Importante conoscere il quadro

Se si va incontro a fenomeni di questo tipo, è importante parlare con il medico e valutare se può essere d’aiuto un approccio psicologico alla dinamica. Questo studio indica la possibilità che nella genesi di queste abbuffate senza controllo possano entrare in gioco anche fenomeni che vanno oltre la semplice sfera psicologica della persona. Fondamentale è comunque non nascondersi e parlare con i sanitari della situazione, anche perché a volte il disturbo può condurre ad un’alimentazione insufficiente intervallata da episodi di “binge eating”, vere e proprie abbuffate che portano a introdurre migliaia di calorie in un unico pasto.

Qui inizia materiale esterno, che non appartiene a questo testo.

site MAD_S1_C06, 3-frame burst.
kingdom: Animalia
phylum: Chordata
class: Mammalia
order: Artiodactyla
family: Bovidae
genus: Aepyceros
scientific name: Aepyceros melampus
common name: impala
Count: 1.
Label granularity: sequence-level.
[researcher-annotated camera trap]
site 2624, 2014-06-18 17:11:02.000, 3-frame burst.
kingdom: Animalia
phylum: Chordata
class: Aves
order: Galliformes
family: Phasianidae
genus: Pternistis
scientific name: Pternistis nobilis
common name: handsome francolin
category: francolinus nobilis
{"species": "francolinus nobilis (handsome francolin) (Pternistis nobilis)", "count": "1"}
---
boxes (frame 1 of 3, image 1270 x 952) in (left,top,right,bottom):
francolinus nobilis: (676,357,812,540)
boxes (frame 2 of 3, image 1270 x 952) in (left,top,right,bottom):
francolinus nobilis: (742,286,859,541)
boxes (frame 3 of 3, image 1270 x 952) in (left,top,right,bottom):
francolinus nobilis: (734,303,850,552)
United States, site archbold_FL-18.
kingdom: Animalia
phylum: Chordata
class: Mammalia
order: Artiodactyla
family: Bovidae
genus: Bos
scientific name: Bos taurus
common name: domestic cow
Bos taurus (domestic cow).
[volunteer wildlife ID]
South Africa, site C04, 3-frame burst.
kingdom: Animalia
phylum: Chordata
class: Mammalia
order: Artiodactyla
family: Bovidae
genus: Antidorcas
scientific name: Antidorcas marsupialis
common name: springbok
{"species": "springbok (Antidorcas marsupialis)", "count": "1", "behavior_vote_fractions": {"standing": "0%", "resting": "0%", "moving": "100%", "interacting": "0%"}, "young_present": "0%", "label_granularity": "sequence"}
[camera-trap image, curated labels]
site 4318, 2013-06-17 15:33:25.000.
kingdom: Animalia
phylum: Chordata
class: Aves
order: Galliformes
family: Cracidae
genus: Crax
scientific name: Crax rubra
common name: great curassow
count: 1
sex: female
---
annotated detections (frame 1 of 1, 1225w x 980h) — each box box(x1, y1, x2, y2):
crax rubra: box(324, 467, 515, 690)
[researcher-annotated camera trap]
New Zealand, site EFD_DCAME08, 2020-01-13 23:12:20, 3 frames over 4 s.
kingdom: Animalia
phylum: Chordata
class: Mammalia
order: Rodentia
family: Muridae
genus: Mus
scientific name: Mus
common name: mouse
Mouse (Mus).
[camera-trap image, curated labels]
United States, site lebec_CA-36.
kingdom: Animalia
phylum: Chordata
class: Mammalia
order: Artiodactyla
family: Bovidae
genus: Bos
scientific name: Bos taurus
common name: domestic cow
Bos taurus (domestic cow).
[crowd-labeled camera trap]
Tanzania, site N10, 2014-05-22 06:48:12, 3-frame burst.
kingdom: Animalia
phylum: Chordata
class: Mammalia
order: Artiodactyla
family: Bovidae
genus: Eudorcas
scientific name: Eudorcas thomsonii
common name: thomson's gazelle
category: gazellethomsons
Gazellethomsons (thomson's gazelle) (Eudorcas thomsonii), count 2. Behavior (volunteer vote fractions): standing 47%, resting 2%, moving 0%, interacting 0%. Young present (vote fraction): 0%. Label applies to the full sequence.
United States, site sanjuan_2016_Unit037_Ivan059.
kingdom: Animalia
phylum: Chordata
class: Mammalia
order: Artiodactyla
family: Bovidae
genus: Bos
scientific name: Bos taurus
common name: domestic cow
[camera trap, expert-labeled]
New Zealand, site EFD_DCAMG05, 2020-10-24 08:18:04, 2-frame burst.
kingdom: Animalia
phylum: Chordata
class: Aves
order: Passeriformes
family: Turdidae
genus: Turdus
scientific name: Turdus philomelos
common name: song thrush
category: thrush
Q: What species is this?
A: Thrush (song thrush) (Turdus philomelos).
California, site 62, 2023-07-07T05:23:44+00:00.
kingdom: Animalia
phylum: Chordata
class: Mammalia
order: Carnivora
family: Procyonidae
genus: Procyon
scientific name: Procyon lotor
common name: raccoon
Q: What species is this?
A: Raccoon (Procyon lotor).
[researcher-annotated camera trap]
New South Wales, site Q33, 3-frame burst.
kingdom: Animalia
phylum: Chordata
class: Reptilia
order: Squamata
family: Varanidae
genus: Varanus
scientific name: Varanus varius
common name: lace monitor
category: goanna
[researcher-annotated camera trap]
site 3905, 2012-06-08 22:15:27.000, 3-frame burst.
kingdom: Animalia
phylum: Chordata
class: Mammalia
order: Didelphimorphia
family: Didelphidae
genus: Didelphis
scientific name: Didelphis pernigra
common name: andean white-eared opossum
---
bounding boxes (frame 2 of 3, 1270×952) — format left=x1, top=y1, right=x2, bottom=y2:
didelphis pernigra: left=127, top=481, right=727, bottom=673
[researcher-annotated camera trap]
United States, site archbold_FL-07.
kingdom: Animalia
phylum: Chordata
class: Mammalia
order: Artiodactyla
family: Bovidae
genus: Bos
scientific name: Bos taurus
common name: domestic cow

Attenzione va prestata anche allo stress, che ovviamente può influire sui comportamenti a tavola. Ad esempio la donna (il genere femminile è più a rischio, soprattutto se si parla di stressoressia) può ricercare cibi particolarmente sapidi per avere un “piacere” intenso al gusto oppure tende a lasciarsi andare al consumo di zuccheri semplici (caramelle e bibite in primis) con il risultato di aprire la porta ad un possibile aumento della pressione o di sottoporre il corpo a vere e proprie sferzate di insulina che possono favorire l’insorgenza del diabete. Difendersi dalle forme propriamente patologiche non è semplice, ed occorre l’aiuto di un esperto che sia in grado di aiutarci.